Lone Ranger leaders are doomed to fail.

Recruiting, retaining, and developing the best talent is central to every organization’s success. Furthermore, people of influence constantly raise the game of those around them.

High potential leaders develop other leaders.

Two reasons people don’t grow:

First, past successes formulate, establish, and solidify leadership attitudes and behaviors. Everyone slips into the trap of repeating the past.

Second, they think they already know; they know too much. You can’t pour knowledge into a full cup.

Knowing and repeating are useful but they choke growth.

Growth moments:

  1. Occur when people are stretched, challenged, and feel uncertain.
  2. Emerge when old patterns fail.

Developing others:

  1. Telling seldom creates growth.
  2. Need and inadequacy open the mind to learning.

Develop others by creating moments that stretch their capability or capacity.

Managed stress and discomfort create high growth environments.

Five leadership development tips:

  1. Lift others higher by giving them opportunities to rise up.
  2. Give challenging opportunities that stretch.
  3. Support but don’t hover.
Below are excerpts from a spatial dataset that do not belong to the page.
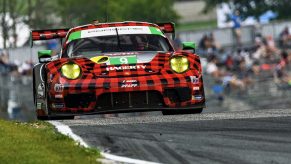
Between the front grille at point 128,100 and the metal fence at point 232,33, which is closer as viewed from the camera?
the front grille at point 128,100

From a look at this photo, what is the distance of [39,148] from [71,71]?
11.1 feet

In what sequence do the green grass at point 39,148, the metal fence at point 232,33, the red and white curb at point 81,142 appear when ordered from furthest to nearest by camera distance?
the metal fence at point 232,33 → the green grass at point 39,148 → the red and white curb at point 81,142

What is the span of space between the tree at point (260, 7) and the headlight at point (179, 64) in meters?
40.1

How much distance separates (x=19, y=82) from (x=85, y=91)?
1774 centimetres

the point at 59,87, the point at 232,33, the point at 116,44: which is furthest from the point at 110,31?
the point at 232,33

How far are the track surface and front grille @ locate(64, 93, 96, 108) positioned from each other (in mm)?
572

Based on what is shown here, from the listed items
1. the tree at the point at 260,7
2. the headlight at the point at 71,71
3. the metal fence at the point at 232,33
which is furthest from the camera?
the tree at the point at 260,7

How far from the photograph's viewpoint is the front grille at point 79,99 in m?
11.6

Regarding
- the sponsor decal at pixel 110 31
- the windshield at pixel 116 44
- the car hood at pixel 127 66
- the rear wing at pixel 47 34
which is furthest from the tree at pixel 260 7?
the car hood at pixel 127 66

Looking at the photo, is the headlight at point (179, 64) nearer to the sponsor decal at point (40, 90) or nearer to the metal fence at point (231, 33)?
the sponsor decal at point (40, 90)

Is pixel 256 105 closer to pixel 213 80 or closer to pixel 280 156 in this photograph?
pixel 213 80

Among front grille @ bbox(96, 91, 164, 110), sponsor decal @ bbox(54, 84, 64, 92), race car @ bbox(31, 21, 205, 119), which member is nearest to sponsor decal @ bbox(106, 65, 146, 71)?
race car @ bbox(31, 21, 205, 119)

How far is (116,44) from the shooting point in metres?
13.0

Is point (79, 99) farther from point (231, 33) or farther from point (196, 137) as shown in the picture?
point (231, 33)
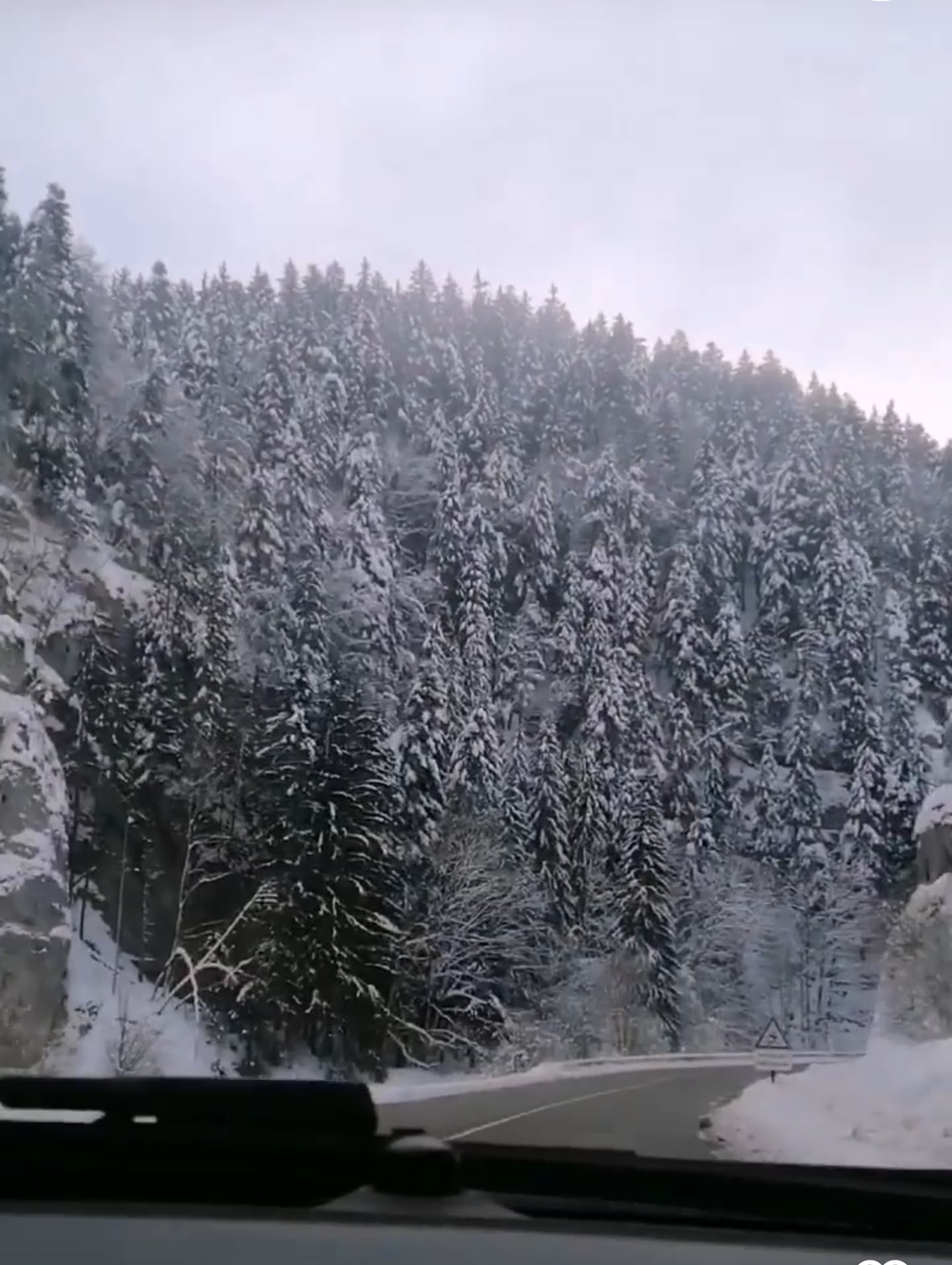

Never let people feel you’ve left them out in the cold. But, always let them grapple and find their own solutions.
  4. Watch frustration levels. Step in before frustration dominates, if they don’t come for help sooner.
  5. Don’t help when they come for help. Helping them help themselves instills confidence.

Surprising resistance:

The people you work to develop may resist you, especially if they lack confidence. They’ll rise to the point of discomfort and back away or run. Learn how they deal with their uncertainty and discomfort.

Some need time to sort things out, give them a little space. Others need a cheerleader. Still others respond to in-your-face, “get going,” approaches.

In all cases, developing others is leadership’s greatest opportunity.